Imagine sneakers were free. Stores wouldn’t last a day before running out.
Not because people need more sneakers, but because when something is free, there’s no reason to limit how much you take.
This is what economists call scarcity: resources are limited, but human wants are unlimited.
Prices exist to manage that problem. Without them, there’s no system to control how much people take or how goods are distributed.
Real-World Example
Even if it sounds like a joke, we’ve seen this happen in real life.
During COVID, when people rushed to buy essentials like toilet paper and food, shelves emptied quickly. There wasn’t suddenly less supply, but demand increased as people took more than they needed.
Now imagine that, but for everything.
Why ‘Free’ Doesn’t Solve Problems
Making something free doesn’t create more of it.

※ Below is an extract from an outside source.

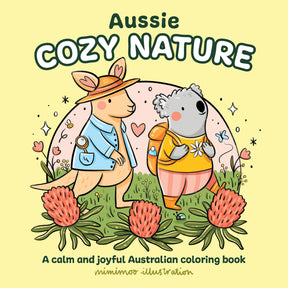 Aussie Cozy Nature: A calm and joyful Australian coloring book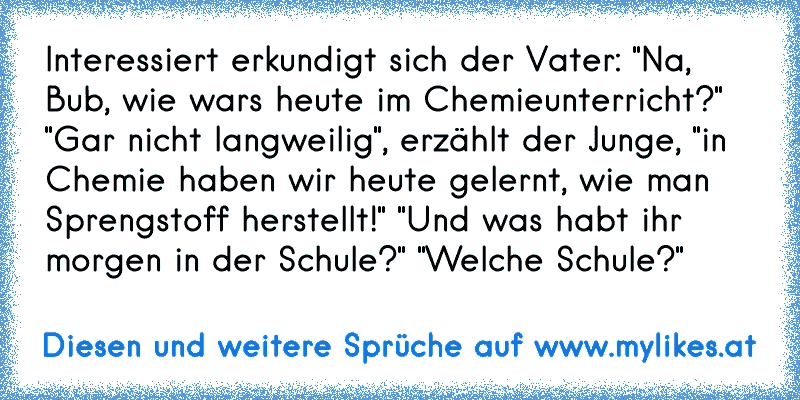 Interessiert erkundigt sich der Vater: "Na, Bub, wie wars heute im Chemieunterricht?"
 "Gar nicht langweilig", erzählt der Junge, "in Chemie haben wir heute gelernt, wie man Sprengstoff herstellt!"
 "Und was habt ihr morgen in der Schule?"
 "Welche Schule?"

The same limited amount of goods still exists, but now more people want them because there is no cost.
Scarcity doesn’t disappear when prices go to zero.
There are still only so many products available, but demand increases because there is no reason to limit how much you take.
This makes the problem worse.
The Real Solution
In economics, solving scarcity isn’t about making things free.
It’s about finding ways to allocate limited resources efficiently so that as many people as possible can access them.
Nothing is truly free.
And if it ever is… it’s probably an April Fools joke.